Gene Ontology Prediction Using Compression Based Distances and Alignment Scores on Both Amino Acid Sequence and Secondary Structure

Filiz A., Çataltepe Z.

23rd International Symposium on Computer and Information Sciences (ISCIS), İstanbul, Turkey, 27 - 29 October 2008, pp.599-600 identifier

  • Publication Type: Conference Paper / Full Text
  • City: İstanbul
  • Country: Turkey
  • Page Numbers: pp.599-600
  • Istanbul Technical University Affiliated: Yes


Normalized Compression Distance (NCD) is a compression based pairwise distance measure. NCD has been shown to perform well in different domains, such as music, biological sequence and text classification.

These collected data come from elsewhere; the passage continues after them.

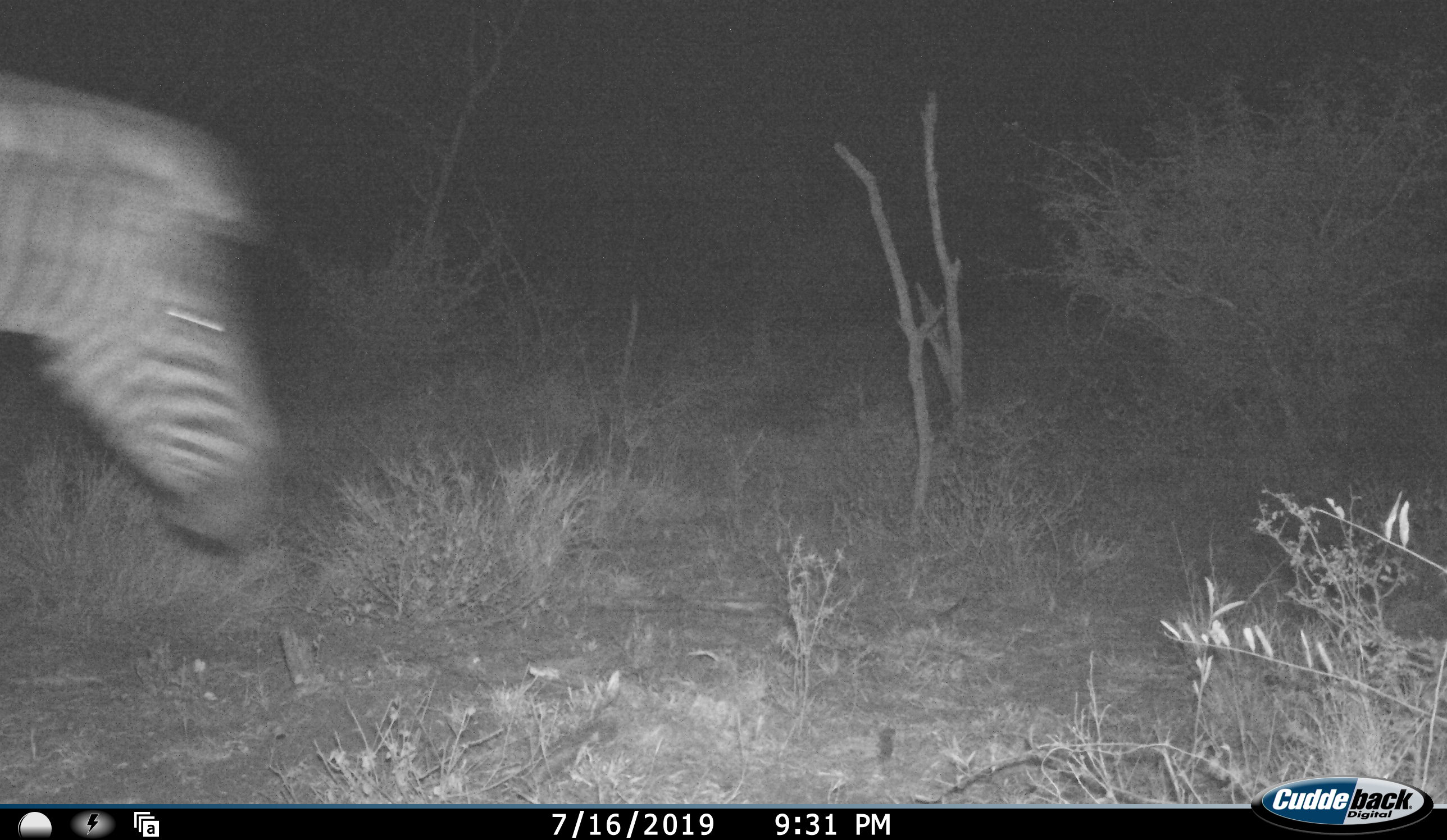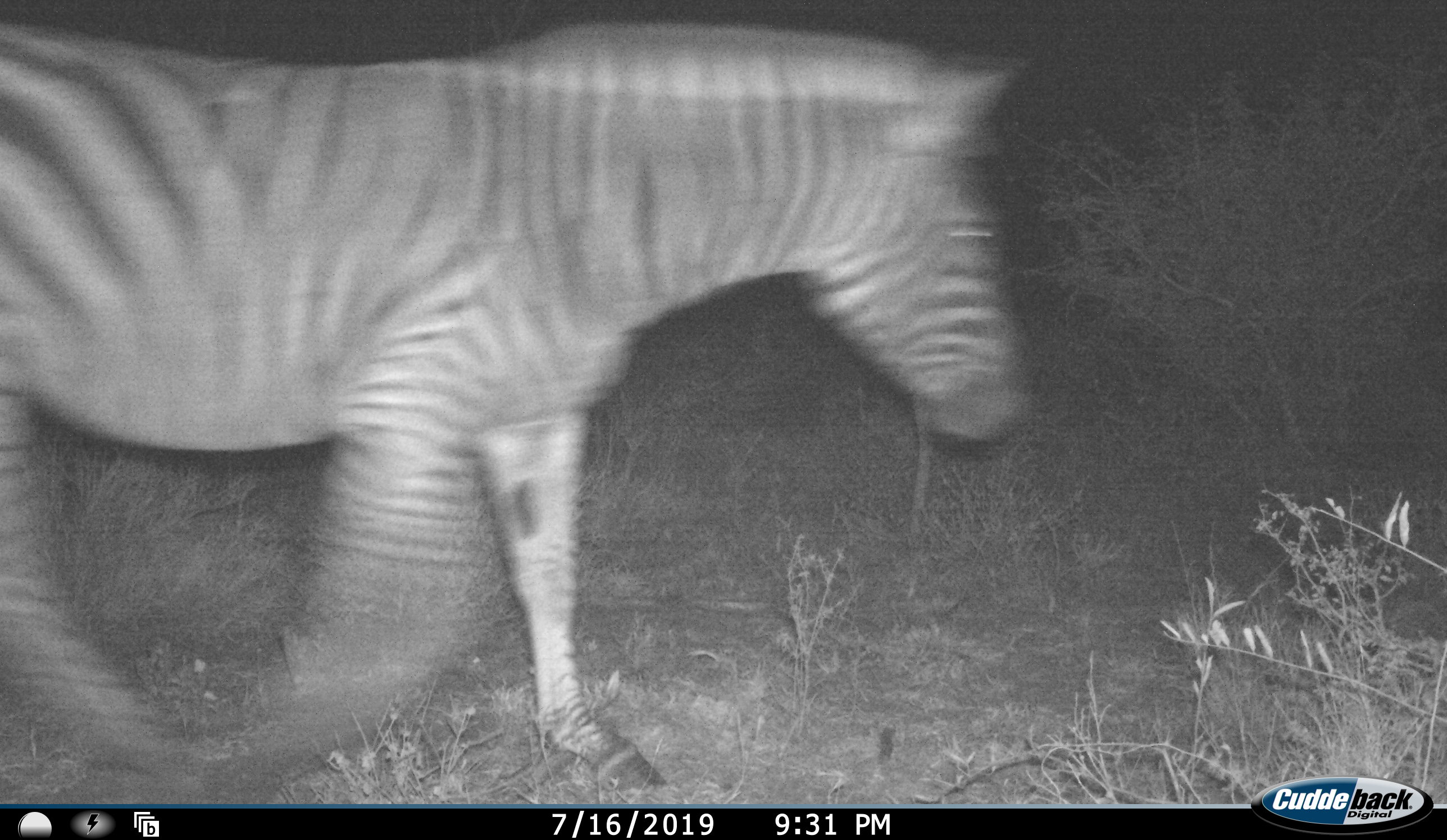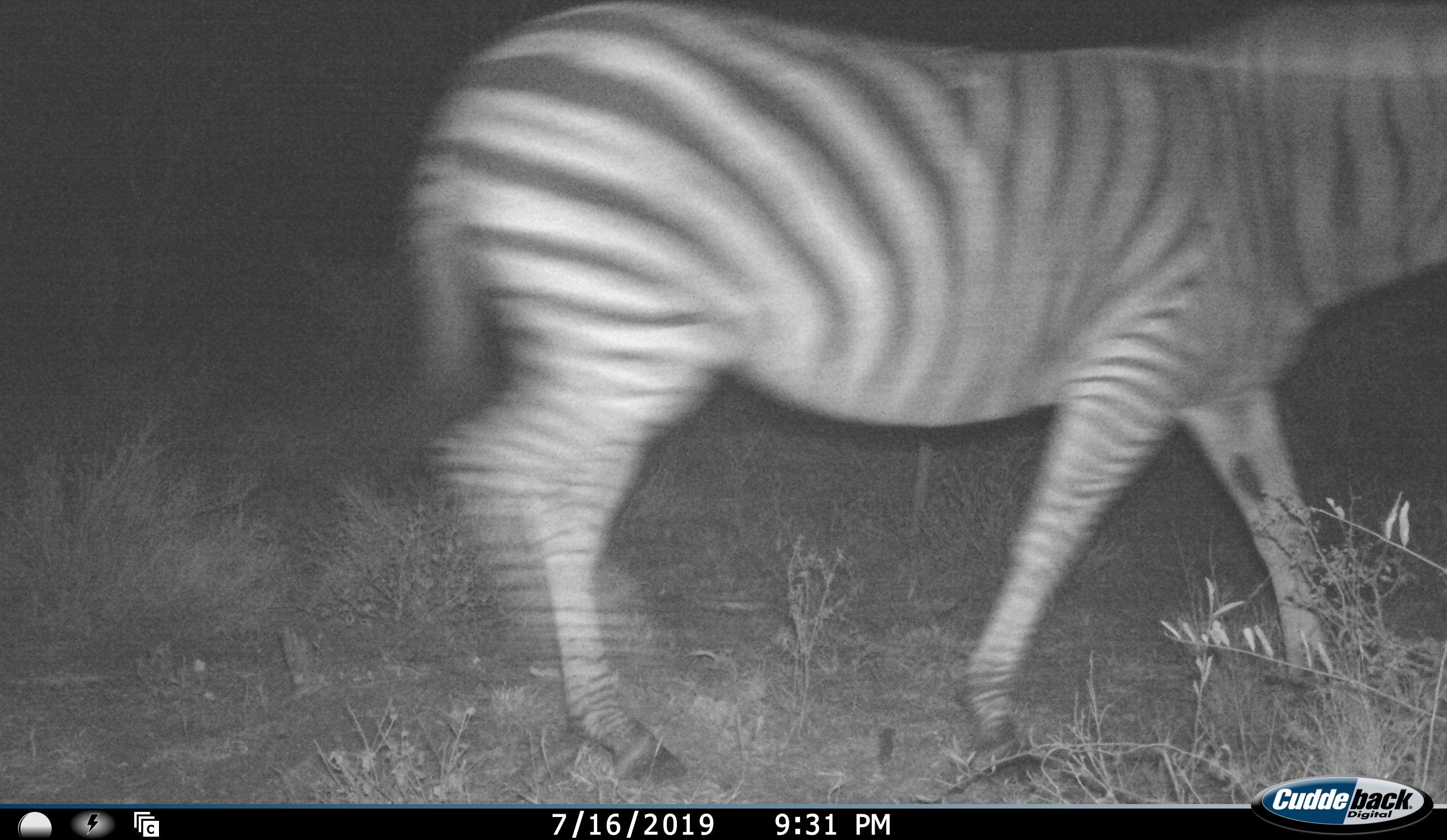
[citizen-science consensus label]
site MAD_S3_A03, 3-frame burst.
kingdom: Animalia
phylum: Chordata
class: Mammalia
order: Perissodactyla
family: Equidae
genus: Equus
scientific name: Equus quagga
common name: plains zebra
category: zebraplains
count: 1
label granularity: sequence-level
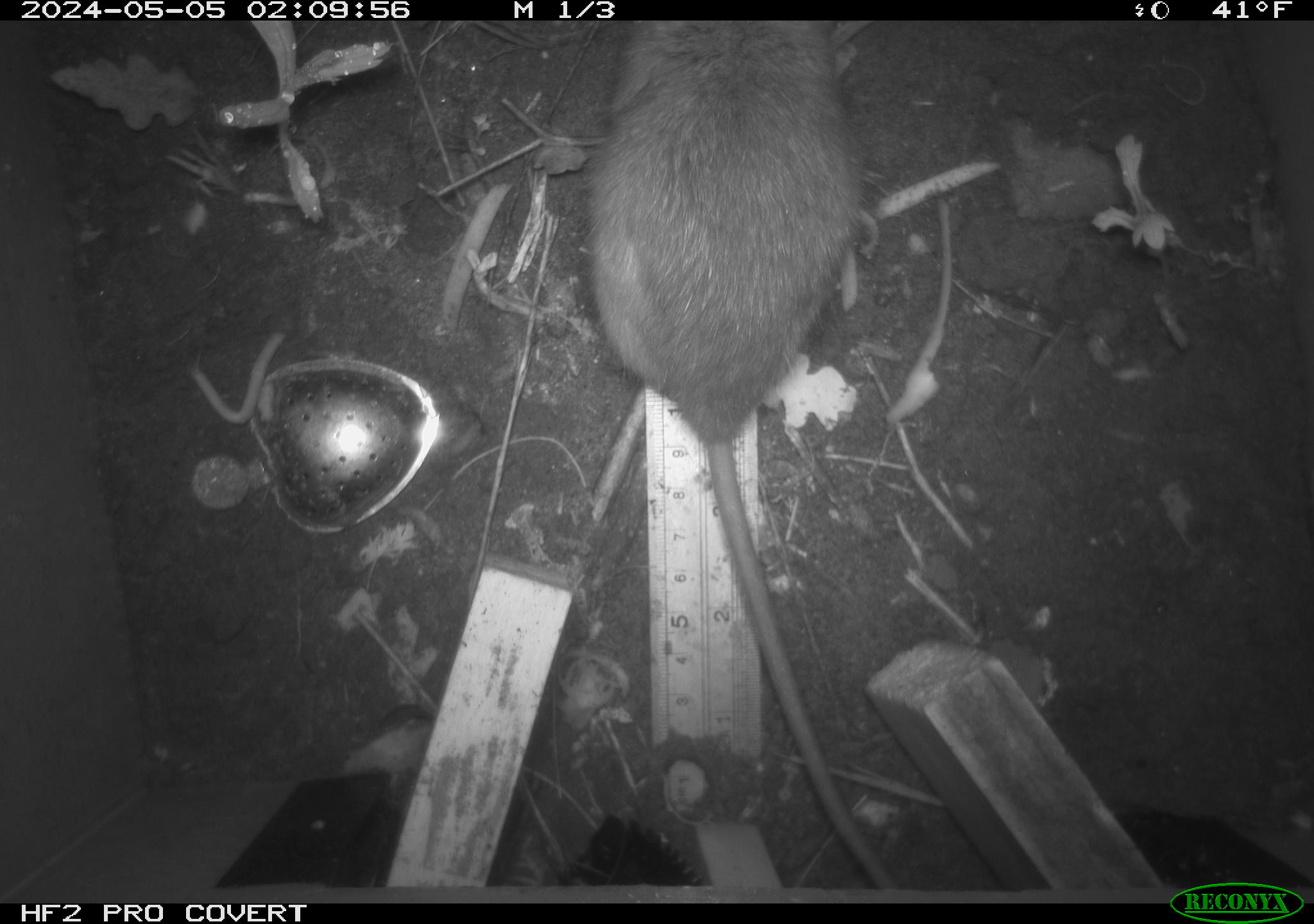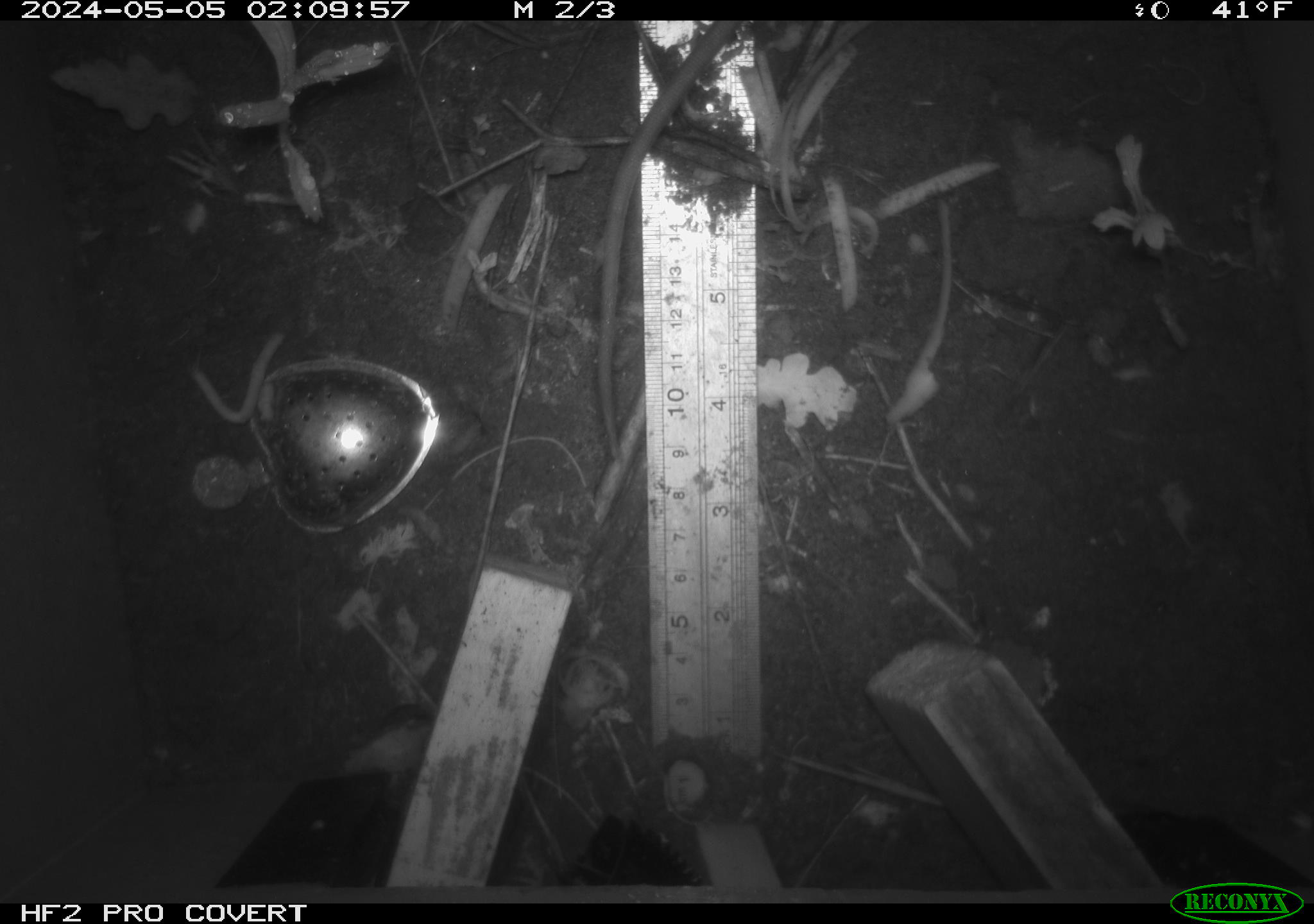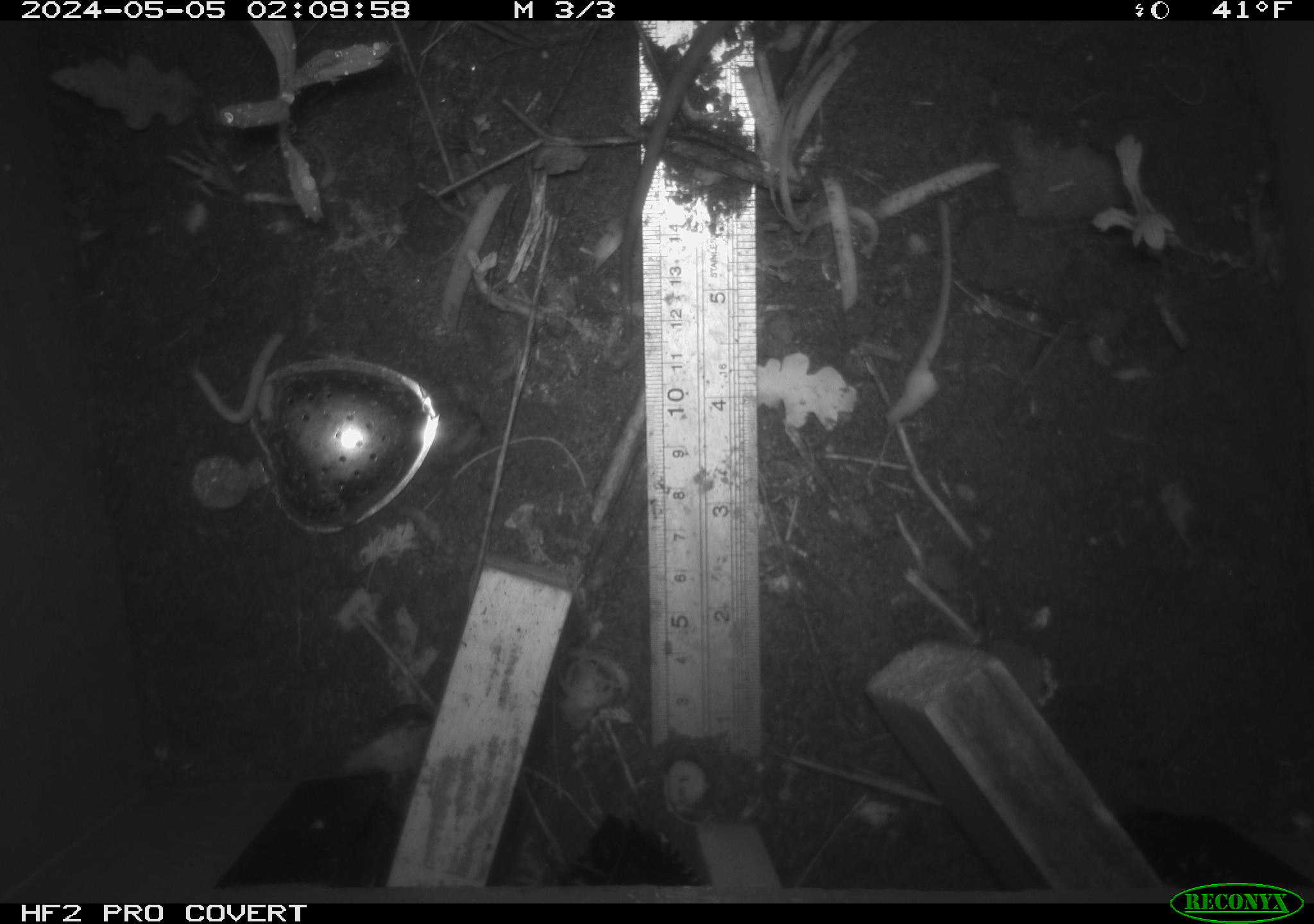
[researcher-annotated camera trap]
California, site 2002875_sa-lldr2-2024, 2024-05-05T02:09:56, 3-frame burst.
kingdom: Animalia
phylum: Chordata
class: Mammalia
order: Rodentia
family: Muridae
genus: Rattus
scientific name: Rattus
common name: rat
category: rattus species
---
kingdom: Animalia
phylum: Chordata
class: Mammalia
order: Rodentia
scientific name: Rodentia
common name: rodent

In this study, we use NCD distance together with Smith-Waterman (SW) alignment scores of protein sequences for gene ontology prediction. We find out that, using secondary structure in addition to the amino acid sequence increases the prediction performance when using NCD or SW alignment scores alone. The best contribution ratio of secondary structure for SW alignment scores is 0.25, while it is 0.50 for NCD scores. We also investigate using both NCD and SW together with the amino acid and secondary structure. We find out that this combination results in better prediction than NCD alone, but worse prediction than SW alone.